In my few years as a collector, these two terms have been used a lot. What do they mean at the affordable price point (<$1,000)?
I don't say this to insult anyone who values these terms differently than I do. In fact, I hope to learn from the potential conversation.
Don't they just mean:
Swiss Made: "We popped an entry level, mass produced ETA in it".
In-House: "Instead of popping a mass produced ETA in it, we used our own mass-produced movement."
I think these labels mean something different, and more, when we get to higher price brackets. But why is a watch housing an entry level ETA something to mention on the dial? What does the history of the Swiss Watch industry have to do with me plopping down $200 for the Swatch Group's equivalent of the Big Mac (fast food burger), and sticking it in a case?
On the opposite end, "In-House" is starting to lose it's luster for me, too. I've always enjoyed knowing which of my watches were "in-house"; I took pride in it. But why? What does it really mean? Orient, Seiko, Vostok, among others, mass-produce automatic watch movements. Why should that matter to me? These companies are also stuffing their floor level movements in trendy fashion watches left and right.

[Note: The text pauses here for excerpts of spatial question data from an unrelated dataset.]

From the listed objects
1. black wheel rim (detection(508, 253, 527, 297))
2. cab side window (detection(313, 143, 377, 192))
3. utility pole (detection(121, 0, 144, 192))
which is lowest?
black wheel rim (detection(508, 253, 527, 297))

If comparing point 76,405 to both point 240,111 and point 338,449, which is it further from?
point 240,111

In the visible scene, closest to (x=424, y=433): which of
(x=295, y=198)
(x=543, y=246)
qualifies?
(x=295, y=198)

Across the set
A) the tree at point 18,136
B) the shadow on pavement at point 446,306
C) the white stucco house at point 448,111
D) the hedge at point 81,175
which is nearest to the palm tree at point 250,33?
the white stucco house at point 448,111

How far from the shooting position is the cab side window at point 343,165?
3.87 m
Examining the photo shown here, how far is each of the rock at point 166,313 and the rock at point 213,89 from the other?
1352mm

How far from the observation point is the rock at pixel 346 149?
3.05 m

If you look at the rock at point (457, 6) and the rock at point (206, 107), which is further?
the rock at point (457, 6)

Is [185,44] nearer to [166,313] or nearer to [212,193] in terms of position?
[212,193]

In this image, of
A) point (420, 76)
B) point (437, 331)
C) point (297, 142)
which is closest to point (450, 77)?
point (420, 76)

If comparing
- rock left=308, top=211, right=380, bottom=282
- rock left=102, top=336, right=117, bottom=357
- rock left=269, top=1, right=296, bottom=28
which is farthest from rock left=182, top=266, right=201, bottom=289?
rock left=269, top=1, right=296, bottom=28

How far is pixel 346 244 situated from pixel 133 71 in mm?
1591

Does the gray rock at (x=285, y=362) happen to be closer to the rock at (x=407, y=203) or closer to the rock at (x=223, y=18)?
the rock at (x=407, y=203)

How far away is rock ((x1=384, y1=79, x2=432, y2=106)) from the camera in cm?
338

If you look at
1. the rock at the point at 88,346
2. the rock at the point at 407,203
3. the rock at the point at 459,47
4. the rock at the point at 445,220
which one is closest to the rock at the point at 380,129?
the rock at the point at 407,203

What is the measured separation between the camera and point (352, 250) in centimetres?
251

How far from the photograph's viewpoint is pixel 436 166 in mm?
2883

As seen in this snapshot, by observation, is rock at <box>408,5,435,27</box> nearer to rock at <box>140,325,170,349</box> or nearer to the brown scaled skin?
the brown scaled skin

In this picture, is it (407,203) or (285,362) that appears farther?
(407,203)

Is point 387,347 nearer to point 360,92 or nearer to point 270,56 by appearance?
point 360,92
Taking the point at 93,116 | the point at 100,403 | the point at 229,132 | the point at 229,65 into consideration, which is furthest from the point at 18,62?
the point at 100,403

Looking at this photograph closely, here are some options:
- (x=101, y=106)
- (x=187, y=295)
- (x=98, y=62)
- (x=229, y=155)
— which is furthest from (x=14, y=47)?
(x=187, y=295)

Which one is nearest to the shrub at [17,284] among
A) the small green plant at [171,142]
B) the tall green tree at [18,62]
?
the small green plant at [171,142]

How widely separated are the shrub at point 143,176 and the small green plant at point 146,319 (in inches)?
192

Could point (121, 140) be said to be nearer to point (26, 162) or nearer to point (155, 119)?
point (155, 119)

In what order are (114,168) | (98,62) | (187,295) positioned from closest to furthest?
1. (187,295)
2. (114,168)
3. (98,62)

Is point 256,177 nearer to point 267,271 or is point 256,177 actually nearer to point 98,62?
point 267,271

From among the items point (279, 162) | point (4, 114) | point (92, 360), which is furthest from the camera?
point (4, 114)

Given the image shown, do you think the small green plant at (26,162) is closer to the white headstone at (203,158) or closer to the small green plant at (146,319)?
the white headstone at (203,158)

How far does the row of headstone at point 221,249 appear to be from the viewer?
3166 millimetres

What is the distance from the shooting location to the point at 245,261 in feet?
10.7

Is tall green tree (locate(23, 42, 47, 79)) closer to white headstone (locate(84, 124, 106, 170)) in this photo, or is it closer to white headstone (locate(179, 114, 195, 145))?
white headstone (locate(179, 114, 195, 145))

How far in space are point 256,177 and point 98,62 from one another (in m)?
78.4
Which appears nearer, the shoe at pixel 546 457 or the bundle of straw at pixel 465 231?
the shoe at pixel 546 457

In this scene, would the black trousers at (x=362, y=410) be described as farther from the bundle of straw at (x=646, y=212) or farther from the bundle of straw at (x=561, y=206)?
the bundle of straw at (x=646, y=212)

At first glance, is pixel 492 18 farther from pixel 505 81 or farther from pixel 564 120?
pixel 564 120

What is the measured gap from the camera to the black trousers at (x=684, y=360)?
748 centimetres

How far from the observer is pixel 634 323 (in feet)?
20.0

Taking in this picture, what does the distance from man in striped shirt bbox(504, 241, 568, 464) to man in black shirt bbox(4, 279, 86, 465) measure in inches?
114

I guess I've come to the following conclusion: Searching for, and buying "history" at this price point, is fools gold. Thoughts? And feel free to tell me how wrong I am.
ETA: We don't do this with other purchases, do we? A lot of once quality, influential car companies are putting out average, to below average products today. When people collect classic cars, they seek the originals. They don't buy a Chevy Prism, just to say they own a "Chevy", as it the new car has anything to do with the classic muscle cars of old.